** Travail demandé **
- A) Recopiez le texte sur le commerce intérieur depuis "Article 100 : Objectif" jusqu'à "chapitres qu’il renferme.", en substituant "espace économique" à "marché intérieur".
- B) Selon le texte sur le commerce intérieur, dans quel but les Parties concilieront-elles leurs normes et leurs mesures réglementaires pertinentes ?
*** Texte source ***
Article 100 : Objectif

Les Parties souhaitent réduire et éliminer, dans la mesure du possible, les obstacles à la libre circulation des personnes, des produits, des services et des investissements à l’intérieur du Canada, et établir un marché intérieur ouvert, performant et stable. Toutes les Parties reconnaissent que l’accroissement du commerce et de la mobilité à l’intérieur du Canada peut contribuer à la réalisation de cet objectif.

Article 101 : Principes convenus

1. Le présent accord s’applique au commerce intérieur au Canada, conformément aux chapitres qu’il renferme.

2. Le présent accord constate l’équilibre dont ont mutuellement convenu les Parties en ce qui concerne leurs droits et obligations.

3. Les principes suivants guideront les Parties dans l’application du présent accord :

a)  les Parties n’érigeront pas de nouveaux obstacles au commerce intérieur et elles faciliteront la circulation des personnes, des produits, des services et des investissements entre les provinces au Canada;

b)  elles traiteront sur un pied d’égalité les personnes, les produits, les services et les investissements, indépendamment de leur lieu d’origine au Canada;

c)  elles concilieront leurs normes et leurs mesures réglemen­taires pertinentes, en vue d’assurer la libre circulation des personnes, des produits, des services et des investissements à l’intérieur du Canada;

d)  elles veilleront à ce que leurs politiques administratives favorisent la libre circulation des personnes, des produits, des services et des investissements à l’intérieur du Canada.

4. Dans l’application des principes énoncés au paragraphe 3, les Parties reconnaissent la nécessité :

a)  d’assurer la communication intégrale de l’information, des lois, des règlements, des politiques et des pratiques susceptibles de faire obstacle à un marché intérieur ouvert, performant et stable;

b)  de prévoir des exceptions et des périodes de transition;

c)  de prévoir les exceptions nécessaires permettant l’atteinte des objectifs de développement régional au Canada;

d)  d’établir des mécanismes administratifs, des mécanismes de règlement des différends et des mécanismes de contrôle qui soient à la fois accessibles, crédibles et efficaces, et qui permettent d’agir en temps utile;

e)  de tenir compte de l’importance et de la préservation de l’environnement, et de la protection des consommateurs et des normes du travail. [Non souligné dans l’original.]

[37] L’article 100 énonce que l’ACI vise la réduction et l’élimination, dans la mesure du possible, des obstacles à la libre circulation des personnes, des biens, des services et des investissements à l’intérieur du Canada et l’établis­se­ment d’un marché intérieur ouvert, performant et stable, à savoir le marché intérieur canadien. Il est clair que l’objectif déclaré des parties à l’ACI est pertinent pour l’interprétation des dispositions de l’ACI.
*** Données fournies ***
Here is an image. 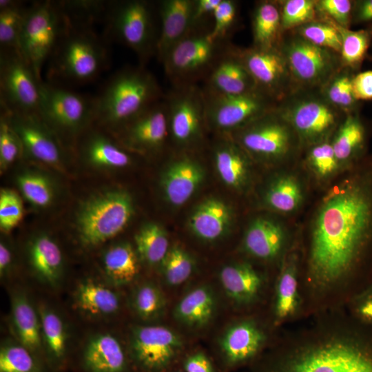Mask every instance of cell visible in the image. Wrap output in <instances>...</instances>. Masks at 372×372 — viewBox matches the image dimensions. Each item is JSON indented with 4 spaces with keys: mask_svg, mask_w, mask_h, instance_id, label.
I'll list each match as a JSON object with an SVG mask.
<instances>
[{
    "mask_svg": "<svg viewBox=\"0 0 372 372\" xmlns=\"http://www.w3.org/2000/svg\"><path fill=\"white\" fill-rule=\"evenodd\" d=\"M311 225L309 268L319 282L372 265V156L342 172L322 197Z\"/></svg>",
    "mask_w": 372,
    "mask_h": 372,
    "instance_id": "6da1fadb",
    "label": "cell"
},
{
    "mask_svg": "<svg viewBox=\"0 0 372 372\" xmlns=\"http://www.w3.org/2000/svg\"><path fill=\"white\" fill-rule=\"evenodd\" d=\"M163 97L156 78L143 65L124 68L94 97V124L115 134Z\"/></svg>",
    "mask_w": 372,
    "mask_h": 372,
    "instance_id": "7a4b0ae2",
    "label": "cell"
},
{
    "mask_svg": "<svg viewBox=\"0 0 372 372\" xmlns=\"http://www.w3.org/2000/svg\"><path fill=\"white\" fill-rule=\"evenodd\" d=\"M109 65L107 49L90 25L69 26L49 59L48 76L82 84L96 79Z\"/></svg>",
    "mask_w": 372,
    "mask_h": 372,
    "instance_id": "3957f363",
    "label": "cell"
},
{
    "mask_svg": "<svg viewBox=\"0 0 372 372\" xmlns=\"http://www.w3.org/2000/svg\"><path fill=\"white\" fill-rule=\"evenodd\" d=\"M134 214L132 195L121 188L92 194L79 206L75 229L80 245L92 249L114 238L127 226Z\"/></svg>",
    "mask_w": 372,
    "mask_h": 372,
    "instance_id": "277c9868",
    "label": "cell"
},
{
    "mask_svg": "<svg viewBox=\"0 0 372 372\" xmlns=\"http://www.w3.org/2000/svg\"><path fill=\"white\" fill-rule=\"evenodd\" d=\"M158 8L144 0L109 1L104 16L105 33L132 50L143 65L156 54L159 28Z\"/></svg>",
    "mask_w": 372,
    "mask_h": 372,
    "instance_id": "5b68a950",
    "label": "cell"
},
{
    "mask_svg": "<svg viewBox=\"0 0 372 372\" xmlns=\"http://www.w3.org/2000/svg\"><path fill=\"white\" fill-rule=\"evenodd\" d=\"M69 26L59 1H39L28 6L19 49L41 82V71Z\"/></svg>",
    "mask_w": 372,
    "mask_h": 372,
    "instance_id": "8992f818",
    "label": "cell"
},
{
    "mask_svg": "<svg viewBox=\"0 0 372 372\" xmlns=\"http://www.w3.org/2000/svg\"><path fill=\"white\" fill-rule=\"evenodd\" d=\"M39 114L62 143L78 139L95 123L94 98L42 81Z\"/></svg>",
    "mask_w": 372,
    "mask_h": 372,
    "instance_id": "52a82bcc",
    "label": "cell"
},
{
    "mask_svg": "<svg viewBox=\"0 0 372 372\" xmlns=\"http://www.w3.org/2000/svg\"><path fill=\"white\" fill-rule=\"evenodd\" d=\"M271 372H372V342L321 344L290 355Z\"/></svg>",
    "mask_w": 372,
    "mask_h": 372,
    "instance_id": "ba28073f",
    "label": "cell"
},
{
    "mask_svg": "<svg viewBox=\"0 0 372 372\" xmlns=\"http://www.w3.org/2000/svg\"><path fill=\"white\" fill-rule=\"evenodd\" d=\"M210 30L197 26L161 62L174 85L195 84L206 78L226 51L224 41L214 39Z\"/></svg>",
    "mask_w": 372,
    "mask_h": 372,
    "instance_id": "9c48e42d",
    "label": "cell"
},
{
    "mask_svg": "<svg viewBox=\"0 0 372 372\" xmlns=\"http://www.w3.org/2000/svg\"><path fill=\"white\" fill-rule=\"evenodd\" d=\"M229 134L251 158L267 164L287 158L298 138L289 123L272 110Z\"/></svg>",
    "mask_w": 372,
    "mask_h": 372,
    "instance_id": "30bf717a",
    "label": "cell"
},
{
    "mask_svg": "<svg viewBox=\"0 0 372 372\" xmlns=\"http://www.w3.org/2000/svg\"><path fill=\"white\" fill-rule=\"evenodd\" d=\"M126 347L134 372H167L182 353L184 342L171 328L141 324L130 329Z\"/></svg>",
    "mask_w": 372,
    "mask_h": 372,
    "instance_id": "8fae6325",
    "label": "cell"
},
{
    "mask_svg": "<svg viewBox=\"0 0 372 372\" xmlns=\"http://www.w3.org/2000/svg\"><path fill=\"white\" fill-rule=\"evenodd\" d=\"M164 99L172 143L185 150L198 145L207 128L203 90L196 84L174 85Z\"/></svg>",
    "mask_w": 372,
    "mask_h": 372,
    "instance_id": "7c38bea8",
    "label": "cell"
},
{
    "mask_svg": "<svg viewBox=\"0 0 372 372\" xmlns=\"http://www.w3.org/2000/svg\"><path fill=\"white\" fill-rule=\"evenodd\" d=\"M203 92L207 128L218 134H230L271 111L269 95L258 88L238 94Z\"/></svg>",
    "mask_w": 372,
    "mask_h": 372,
    "instance_id": "4fadbf2b",
    "label": "cell"
},
{
    "mask_svg": "<svg viewBox=\"0 0 372 372\" xmlns=\"http://www.w3.org/2000/svg\"><path fill=\"white\" fill-rule=\"evenodd\" d=\"M39 83L19 49L0 50L1 107L14 114L39 115Z\"/></svg>",
    "mask_w": 372,
    "mask_h": 372,
    "instance_id": "5bb4252c",
    "label": "cell"
},
{
    "mask_svg": "<svg viewBox=\"0 0 372 372\" xmlns=\"http://www.w3.org/2000/svg\"><path fill=\"white\" fill-rule=\"evenodd\" d=\"M3 109L23 146V157L63 169L66 152L62 141L38 114H19Z\"/></svg>",
    "mask_w": 372,
    "mask_h": 372,
    "instance_id": "9a60e30c",
    "label": "cell"
},
{
    "mask_svg": "<svg viewBox=\"0 0 372 372\" xmlns=\"http://www.w3.org/2000/svg\"><path fill=\"white\" fill-rule=\"evenodd\" d=\"M114 134L131 152L153 154L163 149L169 138L167 110L164 97Z\"/></svg>",
    "mask_w": 372,
    "mask_h": 372,
    "instance_id": "2e32d148",
    "label": "cell"
},
{
    "mask_svg": "<svg viewBox=\"0 0 372 372\" xmlns=\"http://www.w3.org/2000/svg\"><path fill=\"white\" fill-rule=\"evenodd\" d=\"M281 115L291 125L299 141L311 147L328 141L339 127L335 110L318 99L299 101Z\"/></svg>",
    "mask_w": 372,
    "mask_h": 372,
    "instance_id": "e0dca14e",
    "label": "cell"
},
{
    "mask_svg": "<svg viewBox=\"0 0 372 372\" xmlns=\"http://www.w3.org/2000/svg\"><path fill=\"white\" fill-rule=\"evenodd\" d=\"M205 179L203 165L190 154L183 153L165 165L159 177L165 201L173 207L186 204Z\"/></svg>",
    "mask_w": 372,
    "mask_h": 372,
    "instance_id": "ac0fdd59",
    "label": "cell"
},
{
    "mask_svg": "<svg viewBox=\"0 0 372 372\" xmlns=\"http://www.w3.org/2000/svg\"><path fill=\"white\" fill-rule=\"evenodd\" d=\"M79 366L81 372H134L127 347L109 332L96 333L87 339Z\"/></svg>",
    "mask_w": 372,
    "mask_h": 372,
    "instance_id": "d6986e66",
    "label": "cell"
},
{
    "mask_svg": "<svg viewBox=\"0 0 372 372\" xmlns=\"http://www.w3.org/2000/svg\"><path fill=\"white\" fill-rule=\"evenodd\" d=\"M194 0H163L157 3L159 34L156 54L162 62L167 53L197 26Z\"/></svg>",
    "mask_w": 372,
    "mask_h": 372,
    "instance_id": "ffe728a7",
    "label": "cell"
},
{
    "mask_svg": "<svg viewBox=\"0 0 372 372\" xmlns=\"http://www.w3.org/2000/svg\"><path fill=\"white\" fill-rule=\"evenodd\" d=\"M235 219L233 207L218 197L200 201L192 211L187 227L192 235L206 242H214L225 237Z\"/></svg>",
    "mask_w": 372,
    "mask_h": 372,
    "instance_id": "44dd1931",
    "label": "cell"
},
{
    "mask_svg": "<svg viewBox=\"0 0 372 372\" xmlns=\"http://www.w3.org/2000/svg\"><path fill=\"white\" fill-rule=\"evenodd\" d=\"M26 257L33 276L41 284L54 289L63 277L65 260L56 240L45 232L33 235L26 245Z\"/></svg>",
    "mask_w": 372,
    "mask_h": 372,
    "instance_id": "7402d4cb",
    "label": "cell"
},
{
    "mask_svg": "<svg viewBox=\"0 0 372 372\" xmlns=\"http://www.w3.org/2000/svg\"><path fill=\"white\" fill-rule=\"evenodd\" d=\"M223 137L213 149L216 173L222 183L237 192L245 190L251 182V157L229 134Z\"/></svg>",
    "mask_w": 372,
    "mask_h": 372,
    "instance_id": "603a6c76",
    "label": "cell"
},
{
    "mask_svg": "<svg viewBox=\"0 0 372 372\" xmlns=\"http://www.w3.org/2000/svg\"><path fill=\"white\" fill-rule=\"evenodd\" d=\"M285 60L293 74L306 83L321 82L333 70L329 51L304 39L293 40L287 46Z\"/></svg>",
    "mask_w": 372,
    "mask_h": 372,
    "instance_id": "cb8c5ba5",
    "label": "cell"
},
{
    "mask_svg": "<svg viewBox=\"0 0 372 372\" xmlns=\"http://www.w3.org/2000/svg\"><path fill=\"white\" fill-rule=\"evenodd\" d=\"M92 127L81 136L82 139L79 144V154L87 164L96 168L113 169L132 164L131 151L107 133Z\"/></svg>",
    "mask_w": 372,
    "mask_h": 372,
    "instance_id": "d4e9b609",
    "label": "cell"
},
{
    "mask_svg": "<svg viewBox=\"0 0 372 372\" xmlns=\"http://www.w3.org/2000/svg\"><path fill=\"white\" fill-rule=\"evenodd\" d=\"M10 319L16 340L39 359L44 357L38 308H35L29 296L23 289H16L12 292Z\"/></svg>",
    "mask_w": 372,
    "mask_h": 372,
    "instance_id": "484cf974",
    "label": "cell"
},
{
    "mask_svg": "<svg viewBox=\"0 0 372 372\" xmlns=\"http://www.w3.org/2000/svg\"><path fill=\"white\" fill-rule=\"evenodd\" d=\"M73 302L80 313L92 318L113 316L121 307V298L115 287L91 278L76 285Z\"/></svg>",
    "mask_w": 372,
    "mask_h": 372,
    "instance_id": "4316f807",
    "label": "cell"
},
{
    "mask_svg": "<svg viewBox=\"0 0 372 372\" xmlns=\"http://www.w3.org/2000/svg\"><path fill=\"white\" fill-rule=\"evenodd\" d=\"M234 52L251 76L257 88L268 95L276 92L286 74L287 64L283 56L275 48L255 47Z\"/></svg>",
    "mask_w": 372,
    "mask_h": 372,
    "instance_id": "83f0119b",
    "label": "cell"
},
{
    "mask_svg": "<svg viewBox=\"0 0 372 372\" xmlns=\"http://www.w3.org/2000/svg\"><path fill=\"white\" fill-rule=\"evenodd\" d=\"M265 340L262 331L251 321L229 326L219 339V349L225 363L235 366L252 359Z\"/></svg>",
    "mask_w": 372,
    "mask_h": 372,
    "instance_id": "f1b7e54d",
    "label": "cell"
},
{
    "mask_svg": "<svg viewBox=\"0 0 372 372\" xmlns=\"http://www.w3.org/2000/svg\"><path fill=\"white\" fill-rule=\"evenodd\" d=\"M203 90L238 94L256 89V83L234 50H226L206 77Z\"/></svg>",
    "mask_w": 372,
    "mask_h": 372,
    "instance_id": "f546056e",
    "label": "cell"
},
{
    "mask_svg": "<svg viewBox=\"0 0 372 372\" xmlns=\"http://www.w3.org/2000/svg\"><path fill=\"white\" fill-rule=\"evenodd\" d=\"M286 238V229L277 220L258 216L248 225L242 240L245 251L251 256L270 260L281 251Z\"/></svg>",
    "mask_w": 372,
    "mask_h": 372,
    "instance_id": "4dcf8cb0",
    "label": "cell"
},
{
    "mask_svg": "<svg viewBox=\"0 0 372 372\" xmlns=\"http://www.w3.org/2000/svg\"><path fill=\"white\" fill-rule=\"evenodd\" d=\"M217 299L213 289L207 285L197 286L176 304L173 316L182 325L193 329L209 325L215 317Z\"/></svg>",
    "mask_w": 372,
    "mask_h": 372,
    "instance_id": "1f68e13d",
    "label": "cell"
},
{
    "mask_svg": "<svg viewBox=\"0 0 372 372\" xmlns=\"http://www.w3.org/2000/svg\"><path fill=\"white\" fill-rule=\"evenodd\" d=\"M40 316L44 357L48 364L59 370L65 365L69 333L61 316L50 306L40 304Z\"/></svg>",
    "mask_w": 372,
    "mask_h": 372,
    "instance_id": "d6a6232c",
    "label": "cell"
},
{
    "mask_svg": "<svg viewBox=\"0 0 372 372\" xmlns=\"http://www.w3.org/2000/svg\"><path fill=\"white\" fill-rule=\"evenodd\" d=\"M305 192L297 174L282 172L272 177L263 189L262 200L269 209L280 214L297 211L304 202Z\"/></svg>",
    "mask_w": 372,
    "mask_h": 372,
    "instance_id": "836d02e7",
    "label": "cell"
},
{
    "mask_svg": "<svg viewBox=\"0 0 372 372\" xmlns=\"http://www.w3.org/2000/svg\"><path fill=\"white\" fill-rule=\"evenodd\" d=\"M219 280L227 296L238 304L252 302L257 297L262 285L260 274L246 262L223 266L219 272Z\"/></svg>",
    "mask_w": 372,
    "mask_h": 372,
    "instance_id": "e575fe53",
    "label": "cell"
},
{
    "mask_svg": "<svg viewBox=\"0 0 372 372\" xmlns=\"http://www.w3.org/2000/svg\"><path fill=\"white\" fill-rule=\"evenodd\" d=\"M140 259L132 245L119 242L107 248L101 256V267L107 282L114 287L132 283L140 270Z\"/></svg>",
    "mask_w": 372,
    "mask_h": 372,
    "instance_id": "d590c367",
    "label": "cell"
},
{
    "mask_svg": "<svg viewBox=\"0 0 372 372\" xmlns=\"http://www.w3.org/2000/svg\"><path fill=\"white\" fill-rule=\"evenodd\" d=\"M364 127L359 118L349 115L338 127L331 144L342 171L353 167L364 157Z\"/></svg>",
    "mask_w": 372,
    "mask_h": 372,
    "instance_id": "8d00e7d4",
    "label": "cell"
},
{
    "mask_svg": "<svg viewBox=\"0 0 372 372\" xmlns=\"http://www.w3.org/2000/svg\"><path fill=\"white\" fill-rule=\"evenodd\" d=\"M15 182L24 200L35 209H46L56 199L57 188L55 182L40 170L24 169L17 175Z\"/></svg>",
    "mask_w": 372,
    "mask_h": 372,
    "instance_id": "74e56055",
    "label": "cell"
},
{
    "mask_svg": "<svg viewBox=\"0 0 372 372\" xmlns=\"http://www.w3.org/2000/svg\"><path fill=\"white\" fill-rule=\"evenodd\" d=\"M134 244L140 260L150 266H159L170 247L166 230L155 222L145 223L138 229Z\"/></svg>",
    "mask_w": 372,
    "mask_h": 372,
    "instance_id": "f35d334b",
    "label": "cell"
},
{
    "mask_svg": "<svg viewBox=\"0 0 372 372\" xmlns=\"http://www.w3.org/2000/svg\"><path fill=\"white\" fill-rule=\"evenodd\" d=\"M130 304L135 315L145 322L158 321L165 316L167 310L164 293L152 282L136 285L131 292Z\"/></svg>",
    "mask_w": 372,
    "mask_h": 372,
    "instance_id": "ab89813d",
    "label": "cell"
},
{
    "mask_svg": "<svg viewBox=\"0 0 372 372\" xmlns=\"http://www.w3.org/2000/svg\"><path fill=\"white\" fill-rule=\"evenodd\" d=\"M281 25V13L271 2L260 3L255 10L253 19V35L256 48L271 49Z\"/></svg>",
    "mask_w": 372,
    "mask_h": 372,
    "instance_id": "60d3db41",
    "label": "cell"
},
{
    "mask_svg": "<svg viewBox=\"0 0 372 372\" xmlns=\"http://www.w3.org/2000/svg\"><path fill=\"white\" fill-rule=\"evenodd\" d=\"M27 7L20 1H0V50L19 49Z\"/></svg>",
    "mask_w": 372,
    "mask_h": 372,
    "instance_id": "b9f144b4",
    "label": "cell"
},
{
    "mask_svg": "<svg viewBox=\"0 0 372 372\" xmlns=\"http://www.w3.org/2000/svg\"><path fill=\"white\" fill-rule=\"evenodd\" d=\"M196 261L192 255L182 247L173 245L159 265L165 282L170 287L186 282L193 274Z\"/></svg>",
    "mask_w": 372,
    "mask_h": 372,
    "instance_id": "7bdbcfd3",
    "label": "cell"
},
{
    "mask_svg": "<svg viewBox=\"0 0 372 372\" xmlns=\"http://www.w3.org/2000/svg\"><path fill=\"white\" fill-rule=\"evenodd\" d=\"M0 372H43L41 360L18 342L8 339L1 345Z\"/></svg>",
    "mask_w": 372,
    "mask_h": 372,
    "instance_id": "ee69618b",
    "label": "cell"
},
{
    "mask_svg": "<svg viewBox=\"0 0 372 372\" xmlns=\"http://www.w3.org/2000/svg\"><path fill=\"white\" fill-rule=\"evenodd\" d=\"M307 165L320 183H326L342 171L336 158L331 142L328 141L311 146L307 156Z\"/></svg>",
    "mask_w": 372,
    "mask_h": 372,
    "instance_id": "f6af8a7d",
    "label": "cell"
},
{
    "mask_svg": "<svg viewBox=\"0 0 372 372\" xmlns=\"http://www.w3.org/2000/svg\"><path fill=\"white\" fill-rule=\"evenodd\" d=\"M296 274V262L291 256L287 262L278 283L276 313L280 319L288 317L296 309L298 285Z\"/></svg>",
    "mask_w": 372,
    "mask_h": 372,
    "instance_id": "bcb514c9",
    "label": "cell"
},
{
    "mask_svg": "<svg viewBox=\"0 0 372 372\" xmlns=\"http://www.w3.org/2000/svg\"><path fill=\"white\" fill-rule=\"evenodd\" d=\"M333 25L342 37L341 55L344 63L356 66L363 60L369 45L370 35L366 30L352 31L339 25Z\"/></svg>",
    "mask_w": 372,
    "mask_h": 372,
    "instance_id": "7dc6e473",
    "label": "cell"
},
{
    "mask_svg": "<svg viewBox=\"0 0 372 372\" xmlns=\"http://www.w3.org/2000/svg\"><path fill=\"white\" fill-rule=\"evenodd\" d=\"M23 157L21 141L10 125L6 112L1 108L0 168L3 172Z\"/></svg>",
    "mask_w": 372,
    "mask_h": 372,
    "instance_id": "c3c4849f",
    "label": "cell"
},
{
    "mask_svg": "<svg viewBox=\"0 0 372 372\" xmlns=\"http://www.w3.org/2000/svg\"><path fill=\"white\" fill-rule=\"evenodd\" d=\"M60 5L69 20L76 24L90 25L101 16H105L108 1H61Z\"/></svg>",
    "mask_w": 372,
    "mask_h": 372,
    "instance_id": "681fc988",
    "label": "cell"
},
{
    "mask_svg": "<svg viewBox=\"0 0 372 372\" xmlns=\"http://www.w3.org/2000/svg\"><path fill=\"white\" fill-rule=\"evenodd\" d=\"M302 39L324 49H331L340 52L342 37L333 24L319 22L308 23L300 29Z\"/></svg>",
    "mask_w": 372,
    "mask_h": 372,
    "instance_id": "f907efd6",
    "label": "cell"
},
{
    "mask_svg": "<svg viewBox=\"0 0 372 372\" xmlns=\"http://www.w3.org/2000/svg\"><path fill=\"white\" fill-rule=\"evenodd\" d=\"M23 205L20 196L10 189L0 192V228L3 232L12 231L21 220Z\"/></svg>",
    "mask_w": 372,
    "mask_h": 372,
    "instance_id": "816d5d0a",
    "label": "cell"
},
{
    "mask_svg": "<svg viewBox=\"0 0 372 372\" xmlns=\"http://www.w3.org/2000/svg\"><path fill=\"white\" fill-rule=\"evenodd\" d=\"M316 3L310 0H289L281 12V25L285 28L306 24L314 17Z\"/></svg>",
    "mask_w": 372,
    "mask_h": 372,
    "instance_id": "f5cc1de1",
    "label": "cell"
},
{
    "mask_svg": "<svg viewBox=\"0 0 372 372\" xmlns=\"http://www.w3.org/2000/svg\"><path fill=\"white\" fill-rule=\"evenodd\" d=\"M237 14L236 3L232 0H221L212 17L211 36L216 40L224 41L226 34L234 25Z\"/></svg>",
    "mask_w": 372,
    "mask_h": 372,
    "instance_id": "db71d44e",
    "label": "cell"
},
{
    "mask_svg": "<svg viewBox=\"0 0 372 372\" xmlns=\"http://www.w3.org/2000/svg\"><path fill=\"white\" fill-rule=\"evenodd\" d=\"M351 81L347 75H341L331 81L327 92L331 103L342 107L353 103L355 99L353 94Z\"/></svg>",
    "mask_w": 372,
    "mask_h": 372,
    "instance_id": "11a10c76",
    "label": "cell"
},
{
    "mask_svg": "<svg viewBox=\"0 0 372 372\" xmlns=\"http://www.w3.org/2000/svg\"><path fill=\"white\" fill-rule=\"evenodd\" d=\"M320 9L339 25L346 28L350 20L351 2L349 0H322L317 3Z\"/></svg>",
    "mask_w": 372,
    "mask_h": 372,
    "instance_id": "9f6ffc18",
    "label": "cell"
},
{
    "mask_svg": "<svg viewBox=\"0 0 372 372\" xmlns=\"http://www.w3.org/2000/svg\"><path fill=\"white\" fill-rule=\"evenodd\" d=\"M354 311L362 323L372 328V287L358 295L355 300Z\"/></svg>",
    "mask_w": 372,
    "mask_h": 372,
    "instance_id": "6f0895ef",
    "label": "cell"
},
{
    "mask_svg": "<svg viewBox=\"0 0 372 372\" xmlns=\"http://www.w3.org/2000/svg\"><path fill=\"white\" fill-rule=\"evenodd\" d=\"M351 82L355 99L372 100V70L359 73Z\"/></svg>",
    "mask_w": 372,
    "mask_h": 372,
    "instance_id": "680465c9",
    "label": "cell"
},
{
    "mask_svg": "<svg viewBox=\"0 0 372 372\" xmlns=\"http://www.w3.org/2000/svg\"><path fill=\"white\" fill-rule=\"evenodd\" d=\"M183 369L185 372H215L211 360L202 351L187 356L183 361Z\"/></svg>",
    "mask_w": 372,
    "mask_h": 372,
    "instance_id": "91938a15",
    "label": "cell"
},
{
    "mask_svg": "<svg viewBox=\"0 0 372 372\" xmlns=\"http://www.w3.org/2000/svg\"><path fill=\"white\" fill-rule=\"evenodd\" d=\"M14 266V254L10 245L4 239L0 242V276L8 277Z\"/></svg>",
    "mask_w": 372,
    "mask_h": 372,
    "instance_id": "94428289",
    "label": "cell"
},
{
    "mask_svg": "<svg viewBox=\"0 0 372 372\" xmlns=\"http://www.w3.org/2000/svg\"><path fill=\"white\" fill-rule=\"evenodd\" d=\"M221 0H194V21L196 26L202 20L213 14Z\"/></svg>",
    "mask_w": 372,
    "mask_h": 372,
    "instance_id": "6125c7cd",
    "label": "cell"
},
{
    "mask_svg": "<svg viewBox=\"0 0 372 372\" xmlns=\"http://www.w3.org/2000/svg\"><path fill=\"white\" fill-rule=\"evenodd\" d=\"M357 18L363 21L372 20V0L364 1L360 4Z\"/></svg>",
    "mask_w": 372,
    "mask_h": 372,
    "instance_id": "be15d7a7",
    "label": "cell"
}]
</instances>
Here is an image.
***
** Réponses dans l'ordre **
- A)
Article 100 : Objectif

Les Parties souhaitent réduire et éliminer, dans la mesure du possible, les obstacles à la libre circulation des personnes, des produits, des services et des investissements à l’intérieur du Canada, et établir un espace économique ouvert, performant et stable. Toutes les Parties reconnaissent que l’accroissement du commerce et de la mobilité à l’intérieur du Canada peut contribuer à la réalisation de cet objectif.

Article 101 : Principes convenus

1. Le présent accord s’applique au commerce intérieur au Canada, conformément aux chapitres qu’il renferme.

- B) Les Parties concilieront leurs normes et leurs mesures réglementaires pertinentes afin d'assurer la libre circulation des personnes, des produits, des services et des investissements à l'intérieur du Canada.